EDITORIAL: Visit Hungarian Uprising exhibit

EDITORIAL%3A+Visit+Hungarian+Uprising+exhibit

Editorial Staff

There is currently an exhibit on campus that can teach Eastern students about world history, but in fact represents something even more important.

An exhibit opened Monday in Booth Library that details the 1956 Hungarian Uprising, in which thousands of civilians took to the streets to demand a democratic government and freedom from Soviet rule.

The uprising was eventually ended when Soviet forces entered the streets of the Hungarian capital Budapest and reestablished Soviet power.
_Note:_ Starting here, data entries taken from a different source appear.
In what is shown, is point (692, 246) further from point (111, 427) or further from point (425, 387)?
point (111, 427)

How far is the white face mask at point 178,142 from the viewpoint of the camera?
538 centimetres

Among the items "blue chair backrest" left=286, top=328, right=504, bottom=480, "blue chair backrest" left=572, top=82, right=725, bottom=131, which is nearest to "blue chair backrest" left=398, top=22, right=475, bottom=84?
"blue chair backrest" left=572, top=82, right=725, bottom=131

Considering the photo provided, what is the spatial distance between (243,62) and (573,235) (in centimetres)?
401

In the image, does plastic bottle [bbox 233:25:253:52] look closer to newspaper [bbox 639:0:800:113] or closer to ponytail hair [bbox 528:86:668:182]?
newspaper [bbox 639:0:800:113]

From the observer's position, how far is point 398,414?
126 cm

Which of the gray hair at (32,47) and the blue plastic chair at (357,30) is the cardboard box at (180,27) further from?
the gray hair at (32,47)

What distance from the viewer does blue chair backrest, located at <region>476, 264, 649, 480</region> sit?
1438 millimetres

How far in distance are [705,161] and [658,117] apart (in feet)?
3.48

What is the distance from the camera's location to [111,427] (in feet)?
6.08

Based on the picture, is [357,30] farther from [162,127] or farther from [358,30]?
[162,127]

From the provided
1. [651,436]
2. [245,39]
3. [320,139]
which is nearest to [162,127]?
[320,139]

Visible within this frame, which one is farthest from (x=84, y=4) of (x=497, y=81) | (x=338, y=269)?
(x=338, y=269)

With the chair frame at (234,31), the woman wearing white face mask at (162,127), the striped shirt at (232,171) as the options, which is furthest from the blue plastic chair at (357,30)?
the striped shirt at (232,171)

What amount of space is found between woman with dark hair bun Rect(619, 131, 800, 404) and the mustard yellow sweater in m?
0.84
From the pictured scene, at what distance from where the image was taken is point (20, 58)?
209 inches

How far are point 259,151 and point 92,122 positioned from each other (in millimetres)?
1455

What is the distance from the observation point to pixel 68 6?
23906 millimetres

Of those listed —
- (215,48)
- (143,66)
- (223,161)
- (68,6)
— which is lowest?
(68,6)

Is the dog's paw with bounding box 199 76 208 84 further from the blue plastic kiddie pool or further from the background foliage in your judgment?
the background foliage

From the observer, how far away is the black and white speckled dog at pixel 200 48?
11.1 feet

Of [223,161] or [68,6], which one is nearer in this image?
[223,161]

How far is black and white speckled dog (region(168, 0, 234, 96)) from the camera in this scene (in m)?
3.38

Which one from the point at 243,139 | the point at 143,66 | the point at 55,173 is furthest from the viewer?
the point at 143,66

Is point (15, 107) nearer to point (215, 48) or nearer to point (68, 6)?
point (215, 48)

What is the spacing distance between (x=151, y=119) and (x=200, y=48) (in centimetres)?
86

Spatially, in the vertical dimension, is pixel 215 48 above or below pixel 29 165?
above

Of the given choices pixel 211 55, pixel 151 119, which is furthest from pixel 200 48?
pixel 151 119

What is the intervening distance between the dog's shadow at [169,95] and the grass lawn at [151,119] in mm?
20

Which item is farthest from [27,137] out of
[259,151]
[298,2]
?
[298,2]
The exhibit was made possible by Stephen Szigethy, a local man whose father participated in the uprising before relocating to Central Illinois.

But the exhibit does more than simply tell a story. It reminds us that events that seem to have taken place a long time ago in a faraway place may actually feel much more recent and be much closer to home than we realize.
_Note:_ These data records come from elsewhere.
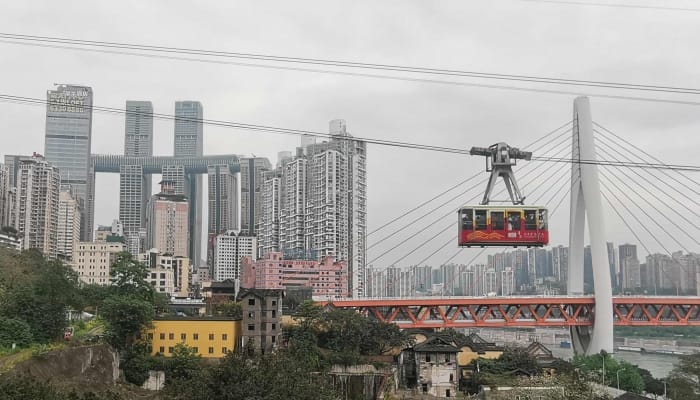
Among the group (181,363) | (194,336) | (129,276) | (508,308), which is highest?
(129,276)

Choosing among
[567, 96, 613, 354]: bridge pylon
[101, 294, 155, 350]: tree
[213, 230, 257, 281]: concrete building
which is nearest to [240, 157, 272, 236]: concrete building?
[213, 230, 257, 281]: concrete building

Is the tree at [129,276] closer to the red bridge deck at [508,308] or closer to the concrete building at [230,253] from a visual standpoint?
the red bridge deck at [508,308]

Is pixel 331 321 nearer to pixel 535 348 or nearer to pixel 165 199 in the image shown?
pixel 535 348

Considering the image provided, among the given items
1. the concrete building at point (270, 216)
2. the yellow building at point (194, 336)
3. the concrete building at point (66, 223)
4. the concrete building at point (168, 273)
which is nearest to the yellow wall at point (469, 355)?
the yellow building at point (194, 336)

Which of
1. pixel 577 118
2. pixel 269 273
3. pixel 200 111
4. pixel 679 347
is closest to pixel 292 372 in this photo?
pixel 577 118

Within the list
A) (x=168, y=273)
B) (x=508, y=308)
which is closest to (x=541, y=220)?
(x=508, y=308)

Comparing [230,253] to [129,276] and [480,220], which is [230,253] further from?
[480,220]

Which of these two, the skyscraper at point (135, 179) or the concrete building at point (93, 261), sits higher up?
the skyscraper at point (135, 179)
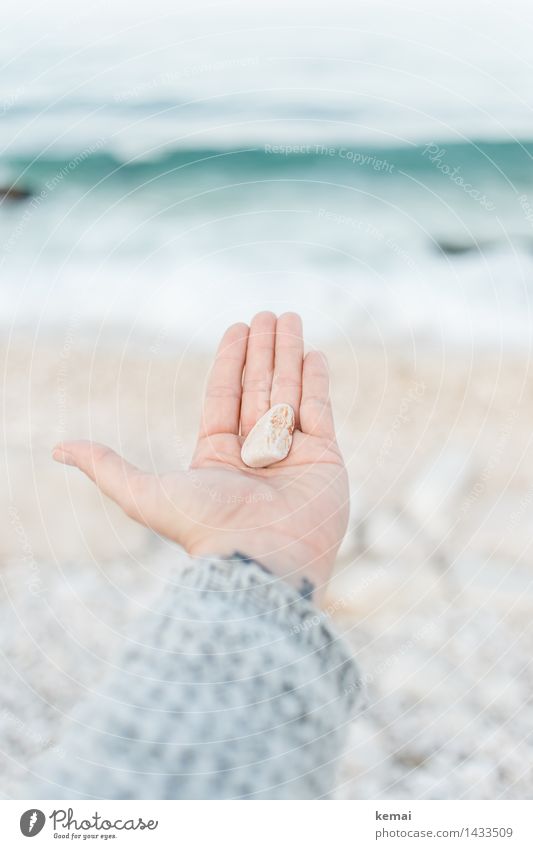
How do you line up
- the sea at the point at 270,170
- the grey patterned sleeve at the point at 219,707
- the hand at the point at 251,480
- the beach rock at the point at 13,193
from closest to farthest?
the grey patterned sleeve at the point at 219,707
the hand at the point at 251,480
the sea at the point at 270,170
the beach rock at the point at 13,193

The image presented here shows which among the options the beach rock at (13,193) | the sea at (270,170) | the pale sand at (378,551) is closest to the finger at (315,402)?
the pale sand at (378,551)

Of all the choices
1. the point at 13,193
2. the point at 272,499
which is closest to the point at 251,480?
the point at 272,499

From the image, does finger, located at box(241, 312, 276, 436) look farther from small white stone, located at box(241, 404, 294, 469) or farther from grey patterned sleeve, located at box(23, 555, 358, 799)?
grey patterned sleeve, located at box(23, 555, 358, 799)

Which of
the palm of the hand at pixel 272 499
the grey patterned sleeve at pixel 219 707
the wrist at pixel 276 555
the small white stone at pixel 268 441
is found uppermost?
the small white stone at pixel 268 441

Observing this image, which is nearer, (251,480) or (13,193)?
(251,480)

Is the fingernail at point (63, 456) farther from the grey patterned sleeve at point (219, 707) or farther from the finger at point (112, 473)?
the grey patterned sleeve at point (219, 707)

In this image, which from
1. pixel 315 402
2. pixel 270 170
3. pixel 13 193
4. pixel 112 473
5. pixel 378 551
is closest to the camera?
pixel 112 473

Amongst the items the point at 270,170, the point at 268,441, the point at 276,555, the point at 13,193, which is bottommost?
the point at 276,555
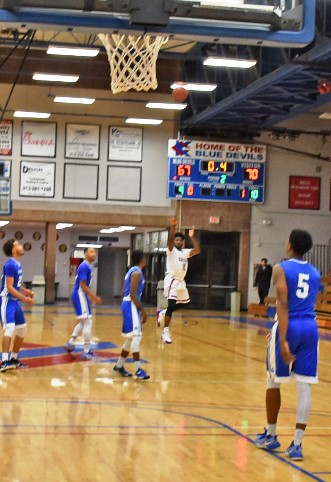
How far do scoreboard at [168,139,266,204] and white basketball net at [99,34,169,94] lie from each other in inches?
579

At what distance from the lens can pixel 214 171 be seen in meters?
28.8

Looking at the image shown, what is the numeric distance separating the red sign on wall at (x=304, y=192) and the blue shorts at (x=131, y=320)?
63.8 feet

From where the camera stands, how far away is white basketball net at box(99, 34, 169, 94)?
502 inches

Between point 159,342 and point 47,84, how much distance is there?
1365 cm

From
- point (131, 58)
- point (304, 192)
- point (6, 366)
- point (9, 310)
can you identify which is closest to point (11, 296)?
point (9, 310)

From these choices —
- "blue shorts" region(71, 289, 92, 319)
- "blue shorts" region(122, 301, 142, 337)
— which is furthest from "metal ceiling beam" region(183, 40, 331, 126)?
"blue shorts" region(122, 301, 142, 337)

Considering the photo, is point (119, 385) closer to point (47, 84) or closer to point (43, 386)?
point (43, 386)

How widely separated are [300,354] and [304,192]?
23562mm

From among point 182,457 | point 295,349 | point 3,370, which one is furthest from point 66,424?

Even in small communities, there exist connections to countries all over the globe and events that helped shape the world as it is today.

There are people around us with vastly different experiences from our own, and people whose families have taken very different paths to get to the same place.

No two people in a community got to that community the exact same way. They may have taken the same physical path to get there, but that is where most similarities end.

So if you go to see the exhibit, and we at The Daily Eastern News recommend that you do, take a moment and consider what it really means. Budapest in 1956 and Charleston in 2021 are much closer than it seems.